Diyarbakır: Zerzevan Kalesinin ihtişamından perişan Suriçine…
Zerzevan, Roma İmparatorluğu’nun sınır garnizonu. Binlerce askerin aileleriyle birlikte yaşadığı bir şehir. İlk kazılarda şehrin evleri, kiliseleri, sarnıçları, yeraltı sığınakları ortaya çıkmaya başlamış. Dicle Üniversitesi’nden Doç. Dr. Aytaç Coşkun’un yönettiği kazı 2014 yılında başlamış. M.S 3. yüzyılda kurulan Zerzevan’da antik kentin bazı binalarının taş duvarları hâlâ ayakta.
Suriçi
Diyarbakır Barosu Başkanı Tahir Elçi’nin korumak isterken canını verdiği dört ayaklı minarenin sokağından Suriçi’ne giriyoruz. Hançepek Mahallesi’ndeyiz. Çatışma öncesi dönemde, Diyarbakır’a kayyum atanmadan önce bu sokağın adı Mıgırdıç Margosyan’dı. Ancak, eski Suriçi yok olup gitmiş. Margosyan sokağı da kalmamış. Sokağın gerilerinde bombalanarak yıkıntı haline gelmiş evlerin duvarlarını görüyoruz. Bir kısmı gecekondu, bir kısmı tarihi taş ev olan Surp Giragos Kilisesi’nin yanındaki sokak, geniş bir bulvara dönüşmüş. Bodrum’daki gibi, dağları tepeleri doldurmuş beyaz sahil evlerine benzer bir manzara. Yörenin siyah taşlarından yapılmış yüzlerce yıldır ayakta kalan binalar gitmiş, onların yerini yan yana dizili, reklam stüdyolarını andıran altı beyaza boyalı üstü gri binalar almış.
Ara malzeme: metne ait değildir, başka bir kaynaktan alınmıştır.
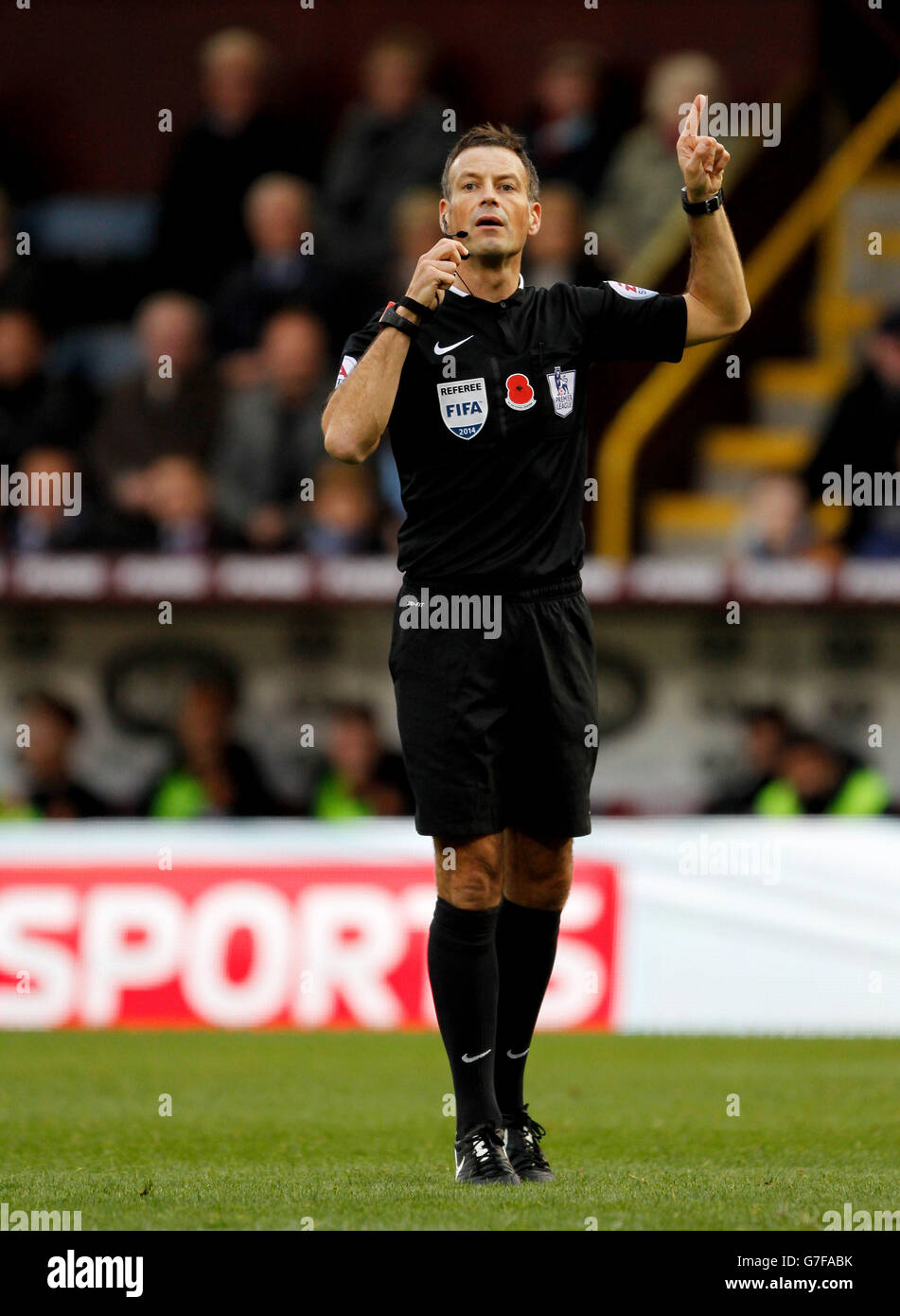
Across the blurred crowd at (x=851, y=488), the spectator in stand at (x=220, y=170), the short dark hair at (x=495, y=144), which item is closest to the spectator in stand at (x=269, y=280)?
the spectator in stand at (x=220, y=170)

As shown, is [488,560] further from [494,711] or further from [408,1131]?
[408,1131]

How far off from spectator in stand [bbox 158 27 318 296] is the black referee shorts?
8.53 m

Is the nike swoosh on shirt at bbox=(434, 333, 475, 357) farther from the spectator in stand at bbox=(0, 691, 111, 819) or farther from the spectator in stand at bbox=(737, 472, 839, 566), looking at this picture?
the spectator in stand at bbox=(0, 691, 111, 819)

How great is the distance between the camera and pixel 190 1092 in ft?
23.7

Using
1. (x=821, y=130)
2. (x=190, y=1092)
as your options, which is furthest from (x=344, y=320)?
(x=190, y=1092)

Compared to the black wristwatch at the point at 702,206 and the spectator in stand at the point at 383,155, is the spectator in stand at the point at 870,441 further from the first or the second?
the black wristwatch at the point at 702,206

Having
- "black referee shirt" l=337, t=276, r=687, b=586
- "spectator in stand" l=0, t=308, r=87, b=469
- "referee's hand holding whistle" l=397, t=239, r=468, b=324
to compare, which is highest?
"spectator in stand" l=0, t=308, r=87, b=469

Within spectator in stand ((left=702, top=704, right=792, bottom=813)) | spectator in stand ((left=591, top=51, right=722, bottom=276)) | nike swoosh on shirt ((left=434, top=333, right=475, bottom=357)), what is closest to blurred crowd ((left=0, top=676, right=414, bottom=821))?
spectator in stand ((left=702, top=704, right=792, bottom=813))

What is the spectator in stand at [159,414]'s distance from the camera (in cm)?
1183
“Bir de içlerini görseniz, felaket” diyor Diyarbakırlılar. Kuçe dedikleri dar sokaklar, Suriçi’nde bir tarih ve kültür barındıran avlulu taş evler silinmiş gitmiş. Surp Giragos Kilisesi, yüreğimizi ferahlatacak ölçüde güzel bir bakımdan geçmiş. Şehrin Ermeni cemaatinin tanınan isimlerinden Gaffur Türkay’la kiliseyi gezdik. Çatışmalarda en çok tahrip olan yerlerdendi kilise…
Finansmanını Çevre ve Şehircilik Bakanlığı karşılamış, projeyi de Vakıflar Genel Müdürlüğü yürütmüş. Dolaşırken karşımıza güzel bir taş bina çıktı. Suriçi Kaymakamlığı yazıyordu üzerinde. Eski lise binası, daha da eskiden Ermeni Kilisesi’ymiş. “Devlet kendine yaparken dikkatli davranmış” diyerek devam ediyoruz. Tıpkı Sulukule gibi olmuş diyor bir arkadaşımız. Önce binalarını yıkıp modernleştirdiler.
Orada yaşayan yoksul insanların sahip olamayacağı ve içinde yaşamaları imkansız olan yapılar ortaya çıktı. Suriçi, köylerinden göçen ve göçertilenlerin sığındığı bir yoksul mekanıydı. Onlar yok olup gitmişler. Paraları ne bu binalara yeter, ne de içinde oturmaya. Suriçi’nden ötelerde yeni Diyarbakır geniş bulvarları, modern kafeleri, rengarenk binalarıyla canlılığını koruyor. Biz oradayken yine gözaltılar ve tutuklamalar başlamıştı.